>> start GIVEN DATA
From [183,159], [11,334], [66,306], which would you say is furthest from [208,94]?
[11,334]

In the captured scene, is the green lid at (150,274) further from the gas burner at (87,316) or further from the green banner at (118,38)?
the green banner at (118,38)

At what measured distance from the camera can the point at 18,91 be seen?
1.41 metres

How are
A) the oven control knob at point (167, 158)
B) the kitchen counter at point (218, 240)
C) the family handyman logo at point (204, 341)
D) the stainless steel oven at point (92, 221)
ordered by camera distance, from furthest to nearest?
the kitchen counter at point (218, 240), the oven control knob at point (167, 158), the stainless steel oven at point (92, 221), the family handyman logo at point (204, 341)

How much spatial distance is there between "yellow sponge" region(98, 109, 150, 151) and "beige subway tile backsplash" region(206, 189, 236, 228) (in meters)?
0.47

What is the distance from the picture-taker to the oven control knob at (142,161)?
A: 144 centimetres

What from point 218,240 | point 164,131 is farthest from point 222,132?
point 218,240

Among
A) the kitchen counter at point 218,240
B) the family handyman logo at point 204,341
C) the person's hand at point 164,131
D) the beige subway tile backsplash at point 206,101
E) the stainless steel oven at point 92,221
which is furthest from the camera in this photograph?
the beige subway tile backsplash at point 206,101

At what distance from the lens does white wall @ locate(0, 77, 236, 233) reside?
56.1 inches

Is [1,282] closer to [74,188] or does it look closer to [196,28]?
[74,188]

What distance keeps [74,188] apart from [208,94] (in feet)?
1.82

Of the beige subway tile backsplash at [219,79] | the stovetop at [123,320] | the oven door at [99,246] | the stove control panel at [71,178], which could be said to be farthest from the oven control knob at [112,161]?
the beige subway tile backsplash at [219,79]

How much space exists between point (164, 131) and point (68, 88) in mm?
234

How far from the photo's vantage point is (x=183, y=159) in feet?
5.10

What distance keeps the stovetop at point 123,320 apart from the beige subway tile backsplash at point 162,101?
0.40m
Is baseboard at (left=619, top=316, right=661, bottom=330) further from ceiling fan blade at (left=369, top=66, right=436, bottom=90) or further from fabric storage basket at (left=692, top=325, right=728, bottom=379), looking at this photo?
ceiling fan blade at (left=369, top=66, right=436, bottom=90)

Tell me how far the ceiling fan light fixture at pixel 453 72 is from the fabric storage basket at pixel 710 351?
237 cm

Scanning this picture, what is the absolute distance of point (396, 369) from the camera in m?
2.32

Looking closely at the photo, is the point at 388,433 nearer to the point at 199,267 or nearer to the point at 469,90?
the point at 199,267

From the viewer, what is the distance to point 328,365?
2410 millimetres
>> end GIVEN DATA
Rewrite the listing above as a JSON list of strings, with one string for each line and no entries for blank lines.

-- RESPONSE --
[
  "From [183,159], [11,334], [66,306], which would you say is furthest from [208,94]?",
  "[11,334]",
  "In the captured scene, is the green lid at (150,274) further from the gas burner at (87,316) or further from the green banner at (118,38)?",
  "the green banner at (118,38)",
  "At what measured distance from the camera can the point at 18,91 be seen?",
  "1.41 metres",
  "How are",
  "A) the oven control knob at point (167, 158)",
  "B) the kitchen counter at point (218, 240)",
  "C) the family handyman logo at point (204, 341)",
  "D) the stainless steel oven at point (92, 221)",
  "ordered by camera distance, from furthest to nearest?",
  "the kitchen counter at point (218, 240), the oven control knob at point (167, 158), the stainless steel oven at point (92, 221), the family handyman logo at point (204, 341)",
  "How much spatial distance is there between \"yellow sponge\" region(98, 109, 150, 151) and \"beige subway tile backsplash\" region(206, 189, 236, 228) (in meters)?",
  "0.47",
  "What is the distance from the picture-taker to the oven control knob at (142,161)?",
  "A: 144 centimetres",
  "What from point 218,240 | point 164,131 is farthest from point 222,132?",
  "point 218,240",
  "Among",
  "A) the kitchen counter at point 218,240",
  "B) the family handyman logo at point 204,341",
  "C) the person's hand at point 164,131",
  "D) the beige subway tile backsplash at point 206,101",
  "E) the stainless steel oven at point 92,221",
  "which is furthest from the camera in this photograph?",
  "the beige subway tile backsplash at point 206,101",
  "At what distance from the lens does white wall @ locate(0, 77, 236, 233) reside?",
  "56.1 inches",
  "Is [1,282] closer to [74,188] or does it look closer to [196,28]?",
  "[74,188]",
  "What distance keeps [74,188] apart from [208,94] (in feet)?",
  "1.82",
  "Of the beige subway tile backsplash at [219,79] | the stovetop at [123,320] | the oven door at [99,246] | the stove control panel at [71,178], which could be said to be farthest from the oven control knob at [112,161]?",
  "the beige subway tile backsplash at [219,79]",
  "How much space exists between point (164, 131) and point (68, 88) in mm?",
  "234",
  "How far from the photo's vantage point is (x=183, y=159) in feet?",
  "5.10",
  "What distance keeps the stovetop at point 123,320 apart from the beige subway tile backsplash at point 162,101?",
  "0.40m",
  "Is baseboard at (left=619, top=316, right=661, bottom=330) further from ceiling fan blade at (left=369, top=66, right=436, bottom=90) or further from fabric storage basket at (left=692, top=325, right=728, bottom=379), looking at this photo?",
  "ceiling fan blade at (left=369, top=66, right=436, bottom=90)",
  "Tell me how far the ceiling fan light fixture at pixel 453 72 is from the fabric storage basket at pixel 710 351?",
  "237 cm",
  "Scanning this picture, what is the absolute distance of point (396, 369) from the camera in m?",
  "2.32",
  "Looking closely at the photo, is the point at 388,433 nearer to the point at 199,267 or nearer to the point at 469,90?",
  "the point at 199,267",
  "From the viewer, what is the distance to point 328,365?",
  "2410 millimetres"
]